_Exercise goal_
Output each line of the data below as a numbered list, leaving out the blank lines.

_Records for processing_
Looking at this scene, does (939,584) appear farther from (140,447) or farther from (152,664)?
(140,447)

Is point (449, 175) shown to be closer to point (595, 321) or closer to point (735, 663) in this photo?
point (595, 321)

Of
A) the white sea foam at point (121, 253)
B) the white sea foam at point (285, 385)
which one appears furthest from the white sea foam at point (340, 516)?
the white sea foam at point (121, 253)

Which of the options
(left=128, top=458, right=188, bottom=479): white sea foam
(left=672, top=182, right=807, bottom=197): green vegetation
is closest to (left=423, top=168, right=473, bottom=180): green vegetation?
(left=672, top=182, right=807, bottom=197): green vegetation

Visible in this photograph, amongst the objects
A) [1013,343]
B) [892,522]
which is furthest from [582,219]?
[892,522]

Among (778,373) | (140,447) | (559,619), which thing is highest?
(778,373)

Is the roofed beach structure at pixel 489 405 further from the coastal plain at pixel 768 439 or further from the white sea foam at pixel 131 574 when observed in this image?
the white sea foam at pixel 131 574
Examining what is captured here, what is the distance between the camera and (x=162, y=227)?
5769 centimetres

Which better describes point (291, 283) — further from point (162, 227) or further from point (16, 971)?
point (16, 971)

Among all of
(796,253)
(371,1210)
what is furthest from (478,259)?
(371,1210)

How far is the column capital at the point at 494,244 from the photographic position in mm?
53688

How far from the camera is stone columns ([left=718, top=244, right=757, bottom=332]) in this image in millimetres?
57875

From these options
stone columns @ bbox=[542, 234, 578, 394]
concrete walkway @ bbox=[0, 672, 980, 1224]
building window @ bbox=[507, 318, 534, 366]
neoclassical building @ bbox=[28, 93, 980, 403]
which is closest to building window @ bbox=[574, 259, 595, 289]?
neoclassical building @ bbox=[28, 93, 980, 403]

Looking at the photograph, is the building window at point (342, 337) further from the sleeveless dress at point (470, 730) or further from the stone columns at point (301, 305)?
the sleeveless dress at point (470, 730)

_Solution to the problem_
1. Looking at this scene, does (939,584) appear farther from (140,447) or farther from (152,664)?
2. (140,447)
3. Is point (449, 175) shown to be closer to point (595, 321) or closer to point (735, 663) in this photo?
4. point (595, 321)
5. Of
6. A) the white sea foam at point (121, 253)
7. B) the white sea foam at point (285, 385)
8. which one appears furthest from the white sea foam at point (340, 516)?
9. the white sea foam at point (121, 253)
10. Which of the options
11. (left=128, top=458, right=188, bottom=479): white sea foam
12. (left=672, top=182, right=807, bottom=197): green vegetation
13. is closest to (left=423, top=168, right=473, bottom=180): green vegetation?
14. (left=672, top=182, right=807, bottom=197): green vegetation
15. Visible in this photograph, amongst the objects
16. A) [1013,343]
17. B) [892,522]
18. which is furthest from [582,219]?
19. [892,522]
20. Among (778,373) | (140,447) | (559,619), which thing is highest?
21. (778,373)
22. Is the roofed beach structure at pixel 489 405 further from the coastal plain at pixel 768 439 or further from the white sea foam at pixel 131 574 when observed in this image?
23. the white sea foam at pixel 131 574
24. Examining what is captured here, what is the distance between the camera and (x=162, y=227)?
25. 5769 centimetres
26. Which better describes point (291, 283) — further from point (162, 227) or further from point (16, 971)?
27. point (16, 971)
28. Among all of
29. (796,253)
30. (371,1210)
31. what is furthest from (478,259)?
32. (371,1210)
33. How far is the column capital at the point at 494,244 from the photographic position in mm?
34. 53688
35. How far from the camera is stone columns ([left=718, top=244, right=757, bottom=332]) in this image in millimetres?
36. 57875
37. From these options
38. stone columns @ bbox=[542, 234, 578, 394]
39. concrete walkway @ bbox=[0, 672, 980, 1224]
40. building window @ bbox=[507, 318, 534, 366]
41. neoclassical building @ bbox=[28, 93, 980, 403]
42. which is closest to building window @ bbox=[574, 259, 595, 289]?
43. neoclassical building @ bbox=[28, 93, 980, 403]
44. Looking at the photograph, is the building window at point (342, 337) further from the sleeveless dress at point (470, 730) or further from the stone columns at point (301, 305)?
45. the sleeveless dress at point (470, 730)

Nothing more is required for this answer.